§ **LIST OF TASKS**:
• 1. Decide whether each statement agrees with the Geography and Design panel announcement: (a) the panel discussion was held on April 22nd; (b) Andreas Viglakis is listed with Yale University; (c) Eric Huntley is listed with the University of Michigan. Answer yes or no for each, quoting the deciding words.
• 2. Carry on the Geography and Design panel announcement from the point where it stops.

§ **SELECTED PASSAGE**:
----

Geography and Design
Eric Huntley and I co-organized an AAG panel discussion on April 22nd with a number of our friends and colleagues on the intersections between Geography and Design. The call for panelists and submitted responses from panelists follows.
This panel of designers examined the practices, concepts, assumptions, and representations that characterize this most recent cross-disciplinary encounter. As designers increasingly draw on the theoretical, representational, and methodological corpus of geography, it is crucial that we ask: how might we begin to think about these current entanglements between Geography and Design? And how might that thought affect the practices of both designers and geographers?
Panelists:
Zulaikha Ayub, Mississippi State University
Robert Cabral, University of Michigan
Eric Huntley, University of Kentucky
Amy Motzny, University of Michigan
Brent Sturlaugson, Yale University
Andreas Viglakis, MapBox
Moderator:
Matthew W. Wilson, University of Kentucky
1. What is design?

----

§ **EXTRACTED DATA**:
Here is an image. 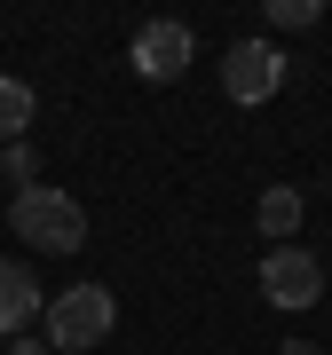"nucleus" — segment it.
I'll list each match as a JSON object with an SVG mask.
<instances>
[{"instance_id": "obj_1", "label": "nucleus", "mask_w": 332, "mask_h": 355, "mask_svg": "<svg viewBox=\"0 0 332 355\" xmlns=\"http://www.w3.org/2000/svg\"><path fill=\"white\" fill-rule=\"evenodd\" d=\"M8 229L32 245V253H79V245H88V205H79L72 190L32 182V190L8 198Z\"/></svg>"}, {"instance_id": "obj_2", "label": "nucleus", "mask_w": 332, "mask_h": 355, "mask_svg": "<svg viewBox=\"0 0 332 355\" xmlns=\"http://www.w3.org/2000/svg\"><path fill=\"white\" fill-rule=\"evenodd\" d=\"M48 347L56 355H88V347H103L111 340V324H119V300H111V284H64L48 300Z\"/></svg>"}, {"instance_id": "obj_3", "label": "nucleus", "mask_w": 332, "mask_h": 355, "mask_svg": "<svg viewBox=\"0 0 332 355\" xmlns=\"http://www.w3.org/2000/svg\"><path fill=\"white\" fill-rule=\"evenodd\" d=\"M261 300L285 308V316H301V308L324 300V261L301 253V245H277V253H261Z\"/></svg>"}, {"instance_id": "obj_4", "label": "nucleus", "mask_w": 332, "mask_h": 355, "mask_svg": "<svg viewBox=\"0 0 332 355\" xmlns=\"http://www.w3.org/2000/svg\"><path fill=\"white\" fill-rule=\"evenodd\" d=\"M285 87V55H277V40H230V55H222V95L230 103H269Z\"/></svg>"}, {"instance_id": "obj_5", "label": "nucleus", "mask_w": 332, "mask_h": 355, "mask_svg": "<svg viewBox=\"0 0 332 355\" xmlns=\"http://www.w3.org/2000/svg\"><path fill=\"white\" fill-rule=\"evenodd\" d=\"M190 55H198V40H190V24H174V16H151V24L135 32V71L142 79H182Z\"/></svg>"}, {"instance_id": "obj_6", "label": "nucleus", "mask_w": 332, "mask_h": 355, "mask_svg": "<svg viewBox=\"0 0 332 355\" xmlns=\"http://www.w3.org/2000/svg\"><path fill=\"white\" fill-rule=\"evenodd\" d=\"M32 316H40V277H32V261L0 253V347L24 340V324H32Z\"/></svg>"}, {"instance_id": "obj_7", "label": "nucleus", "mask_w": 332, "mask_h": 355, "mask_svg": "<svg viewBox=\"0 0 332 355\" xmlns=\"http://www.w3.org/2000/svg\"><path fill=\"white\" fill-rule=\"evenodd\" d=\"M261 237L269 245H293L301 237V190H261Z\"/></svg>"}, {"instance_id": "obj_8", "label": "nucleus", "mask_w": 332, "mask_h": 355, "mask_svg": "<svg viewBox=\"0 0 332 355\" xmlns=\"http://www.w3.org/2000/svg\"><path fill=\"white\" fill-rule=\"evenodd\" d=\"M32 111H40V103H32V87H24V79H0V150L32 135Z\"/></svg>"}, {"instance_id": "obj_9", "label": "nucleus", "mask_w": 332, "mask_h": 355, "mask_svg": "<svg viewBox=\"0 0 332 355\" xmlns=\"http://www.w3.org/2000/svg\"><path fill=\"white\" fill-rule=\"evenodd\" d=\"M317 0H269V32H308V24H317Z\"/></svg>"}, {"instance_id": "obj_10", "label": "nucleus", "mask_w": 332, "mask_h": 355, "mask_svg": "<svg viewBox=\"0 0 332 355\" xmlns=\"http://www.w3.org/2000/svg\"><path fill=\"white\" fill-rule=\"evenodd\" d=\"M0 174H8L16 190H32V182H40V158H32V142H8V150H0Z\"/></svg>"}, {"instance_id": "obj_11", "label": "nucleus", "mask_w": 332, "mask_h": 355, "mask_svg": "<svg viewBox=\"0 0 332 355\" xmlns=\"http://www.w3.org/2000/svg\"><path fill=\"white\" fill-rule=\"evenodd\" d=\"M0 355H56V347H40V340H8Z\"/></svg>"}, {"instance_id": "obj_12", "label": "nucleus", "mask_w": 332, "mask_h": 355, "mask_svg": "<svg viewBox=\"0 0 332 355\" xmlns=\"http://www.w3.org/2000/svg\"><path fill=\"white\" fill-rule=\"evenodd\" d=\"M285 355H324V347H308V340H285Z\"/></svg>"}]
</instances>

----

§ **RESPONSES TO THE EXERCISE**:
• 1.
(a) Yes: "an AAG panel discussion on April 22nd"
(b) No: "Andreas Viglakis, MapBox"
(c) No: "Eric Huntley, University of Kentucky"

• 2.
Design is the construction and cultivation of systems.
Zulaikha Ayub
Design is the material exploration of possible worlds. Broadly, it is a practice directed at the process of transforming the world.
Robert Cabral
Design is the practice of exploring the potentialities of spaces through an experimental, positive form of critique.
Eric Huntley
Design is problem-solving. In landscape architecture, design is problem-solving that responds to context, where forms emerge and elements are arranged in response to a site's characteristics.
Amy Motzny
Design is the articulation of intent, either declared or undeclared, that is represented through visual and/or verbal media.
Brent Sturlaugson
A rational creative solution to a problem.
Andreas Viglakis
2. How do the design disciplines conceptualize space?
The discipline of Architecture conceptualizes space as the registration of latent cultural, cosmographic, and otherwise meaningful systems.
Zulaikha Ayub
Within design disciplines, our attention to the conceptualization of space historically oscillates between two poles: within one pole, there is a concern with phenomenological aspects of space, including affect and sensibility; the other is positivistic in nature and conceptualizes space as knowable streams of data.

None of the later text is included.